The 2025 Virginia attorney general election was held in the US state on November 4, 2025, to elect the attorney general of Virginia. The election was held concurrently with elections for Virginia's statewide offices, the House of Delegates, and other local offices. Incumbent Republican Attorney General Jason Miyares lost his bid for a second term to a challenge by the Democratic nominee Jay Jones in the general election. The in-person early voting period ran from September 19 to November 1, 2025.

During his campaign, Jones received widespread condemnation after text messages from 2022 surfaced in which he joked about shooting the then-state house speaker Todd Gilbert and fantasized about the death of his children, while deriding a moderate Democrat who had received eulogies from Republicans. Despite the controversy and bipartisan condemnation, including from his running mates, Jones defied the polls that predicted the reelection of Miyares and won the election by 6.69%. Jones became the first African American to serve as Virginia attorney general. Jones outperformed Kamala Harris from 2024, but largely underperformed Abigail Spanberger in the concurrent gubernatorial election.

== Republican primary ==
=== Background ===
Incumbent Attorney General Jason Miyares announced his re-election bid on November 18, 2024, on X after declining a gubernatorial bid.

He received the party's nomination on April 3, after no other candidacies were filed.

=== Candidates ===
==== Nominee ====
- Jason Miyares, incumbent attorney general (2022–2026)

== Democratic primary ==
=== Campaign ===
Teo Armus of The Washington Post described the primary as a proxy battle between Dominion Energy and Clean Virginia, an environmental group meant to counter Dominion's influence in Virginia elections. Shannon Taylor received over $800,000 from Dominion, its largest ever contribution in a single race. Jay Jones received $579,000 from Clean Virginia.

=== Candidates ===
==== Nominee ====
- Jay Jones, former Washington, D.C. assistant attorney general (2022–2023), former state delegate from the 89th district (2018–2021), and candidate for attorney general in 2021

==== Eliminated in primary ====
- Shannon Taylor, Henrico County commonwealth's attorney (2012–present)

==== Declined ====
- Steve Descano, Fairfax County commonwealth's attorney (2020–present) (endorsed Jones)

Saved data entries
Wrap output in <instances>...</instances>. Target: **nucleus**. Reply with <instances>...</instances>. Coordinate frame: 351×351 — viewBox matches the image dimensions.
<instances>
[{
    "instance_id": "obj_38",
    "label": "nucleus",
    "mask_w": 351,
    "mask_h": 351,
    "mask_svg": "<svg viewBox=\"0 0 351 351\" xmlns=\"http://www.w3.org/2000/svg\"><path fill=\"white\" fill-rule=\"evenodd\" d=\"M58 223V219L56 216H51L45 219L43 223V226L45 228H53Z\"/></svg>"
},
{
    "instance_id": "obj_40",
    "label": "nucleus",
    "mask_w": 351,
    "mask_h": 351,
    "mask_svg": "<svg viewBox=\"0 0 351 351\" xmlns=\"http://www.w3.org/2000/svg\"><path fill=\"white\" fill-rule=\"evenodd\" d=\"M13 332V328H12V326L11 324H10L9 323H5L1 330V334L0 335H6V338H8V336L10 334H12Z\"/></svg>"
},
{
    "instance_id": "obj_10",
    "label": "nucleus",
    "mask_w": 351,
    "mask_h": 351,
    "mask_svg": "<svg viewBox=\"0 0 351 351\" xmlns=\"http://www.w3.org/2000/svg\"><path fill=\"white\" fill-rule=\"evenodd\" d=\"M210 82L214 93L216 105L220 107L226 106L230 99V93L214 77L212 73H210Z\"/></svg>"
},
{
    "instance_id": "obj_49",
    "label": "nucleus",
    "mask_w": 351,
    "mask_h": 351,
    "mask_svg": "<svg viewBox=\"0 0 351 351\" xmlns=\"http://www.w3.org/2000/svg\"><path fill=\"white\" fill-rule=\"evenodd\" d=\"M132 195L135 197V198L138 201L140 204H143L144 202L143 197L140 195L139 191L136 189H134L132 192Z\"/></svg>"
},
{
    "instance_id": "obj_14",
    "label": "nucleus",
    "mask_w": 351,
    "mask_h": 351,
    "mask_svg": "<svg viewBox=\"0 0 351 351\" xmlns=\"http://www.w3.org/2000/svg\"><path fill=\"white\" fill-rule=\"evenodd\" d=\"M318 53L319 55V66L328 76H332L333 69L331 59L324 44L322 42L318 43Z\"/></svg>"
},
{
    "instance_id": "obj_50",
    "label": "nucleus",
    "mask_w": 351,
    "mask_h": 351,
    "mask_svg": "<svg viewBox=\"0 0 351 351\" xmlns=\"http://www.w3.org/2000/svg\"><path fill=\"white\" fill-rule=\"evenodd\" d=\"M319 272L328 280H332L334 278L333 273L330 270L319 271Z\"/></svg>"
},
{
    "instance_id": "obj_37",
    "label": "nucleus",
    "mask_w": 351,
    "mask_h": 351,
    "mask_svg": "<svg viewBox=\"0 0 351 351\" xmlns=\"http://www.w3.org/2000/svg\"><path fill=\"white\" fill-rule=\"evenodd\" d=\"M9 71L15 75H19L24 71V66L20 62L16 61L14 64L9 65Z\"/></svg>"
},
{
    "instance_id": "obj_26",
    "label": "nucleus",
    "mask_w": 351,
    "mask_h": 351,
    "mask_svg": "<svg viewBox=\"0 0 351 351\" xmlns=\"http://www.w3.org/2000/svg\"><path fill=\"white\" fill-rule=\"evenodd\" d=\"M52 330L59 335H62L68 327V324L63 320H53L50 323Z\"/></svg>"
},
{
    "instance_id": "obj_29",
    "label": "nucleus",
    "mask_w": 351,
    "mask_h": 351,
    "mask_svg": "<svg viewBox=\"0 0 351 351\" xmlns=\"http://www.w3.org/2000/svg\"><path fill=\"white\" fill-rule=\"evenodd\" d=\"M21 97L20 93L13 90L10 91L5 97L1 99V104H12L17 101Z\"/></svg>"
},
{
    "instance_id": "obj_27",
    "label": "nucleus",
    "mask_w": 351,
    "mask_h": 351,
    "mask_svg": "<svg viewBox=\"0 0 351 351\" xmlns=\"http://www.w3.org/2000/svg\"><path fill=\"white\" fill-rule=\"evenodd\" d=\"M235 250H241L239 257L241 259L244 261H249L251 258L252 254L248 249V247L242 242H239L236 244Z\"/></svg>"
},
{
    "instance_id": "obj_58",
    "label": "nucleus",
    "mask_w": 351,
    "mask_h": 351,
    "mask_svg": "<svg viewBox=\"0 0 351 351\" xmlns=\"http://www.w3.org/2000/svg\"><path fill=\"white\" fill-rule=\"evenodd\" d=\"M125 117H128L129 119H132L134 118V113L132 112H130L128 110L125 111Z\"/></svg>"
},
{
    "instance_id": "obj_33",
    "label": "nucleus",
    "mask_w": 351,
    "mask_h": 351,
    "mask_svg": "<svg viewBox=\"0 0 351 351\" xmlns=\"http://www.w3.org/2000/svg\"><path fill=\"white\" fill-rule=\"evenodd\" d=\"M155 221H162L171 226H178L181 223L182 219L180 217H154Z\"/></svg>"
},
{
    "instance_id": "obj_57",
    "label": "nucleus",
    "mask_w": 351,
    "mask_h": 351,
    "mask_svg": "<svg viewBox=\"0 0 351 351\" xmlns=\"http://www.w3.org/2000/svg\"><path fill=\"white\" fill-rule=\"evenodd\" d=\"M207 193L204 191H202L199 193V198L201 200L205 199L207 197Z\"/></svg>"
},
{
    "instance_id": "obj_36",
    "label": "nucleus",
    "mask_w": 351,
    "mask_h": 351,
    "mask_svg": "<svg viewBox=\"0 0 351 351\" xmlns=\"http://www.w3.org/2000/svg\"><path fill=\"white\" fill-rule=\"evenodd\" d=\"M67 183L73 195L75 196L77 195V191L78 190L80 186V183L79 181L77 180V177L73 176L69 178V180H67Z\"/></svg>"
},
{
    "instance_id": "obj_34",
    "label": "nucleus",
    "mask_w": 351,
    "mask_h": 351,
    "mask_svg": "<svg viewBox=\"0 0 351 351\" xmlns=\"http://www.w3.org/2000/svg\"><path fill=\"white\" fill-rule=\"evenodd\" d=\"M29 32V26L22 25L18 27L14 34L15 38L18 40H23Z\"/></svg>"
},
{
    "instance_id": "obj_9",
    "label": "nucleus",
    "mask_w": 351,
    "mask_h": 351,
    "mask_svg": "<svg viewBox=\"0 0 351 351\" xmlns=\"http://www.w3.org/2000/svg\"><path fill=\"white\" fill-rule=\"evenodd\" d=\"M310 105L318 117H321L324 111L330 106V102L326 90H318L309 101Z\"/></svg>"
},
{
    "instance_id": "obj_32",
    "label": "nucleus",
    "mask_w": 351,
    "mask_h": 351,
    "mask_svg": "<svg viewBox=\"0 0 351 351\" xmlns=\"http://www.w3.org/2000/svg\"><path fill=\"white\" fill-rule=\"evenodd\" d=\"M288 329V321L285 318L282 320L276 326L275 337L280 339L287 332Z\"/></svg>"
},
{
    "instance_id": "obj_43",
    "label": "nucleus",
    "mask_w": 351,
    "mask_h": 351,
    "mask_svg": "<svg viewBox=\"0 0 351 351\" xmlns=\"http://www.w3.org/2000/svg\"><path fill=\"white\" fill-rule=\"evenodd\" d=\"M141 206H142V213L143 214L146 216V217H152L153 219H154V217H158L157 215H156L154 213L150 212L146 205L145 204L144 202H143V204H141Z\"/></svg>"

• _THE TASK_
Echo the passage from the text on the 2025 Virginia attorney general election word for word, starting at "During his campaign, Jones" and ending at "concurrent gubernatorial election.". These rows were taken from a different source than the text.

• _OUTPUT FOR THIS TASK_
During his campaign, Jones received widespread condemnation after text messages from 2022 surfaced in which he joked about shooting the then-state house speaker Todd Gilbert and fantasized about the death of his children, while deriding a moderate Democrat who had received eulogies from Republicans. Despite the controversy and bipartisan condemnation, including from his running mates, Jones defied the polls that predicted the reelection of Miyares and won the election by 6.69%. Jones became the first African American to serve as Virginia attorney general. Jones outperformed Kamala Harris from 2024, but largely underperformed Abigail Spanberger in the concurrent gubernatorial election.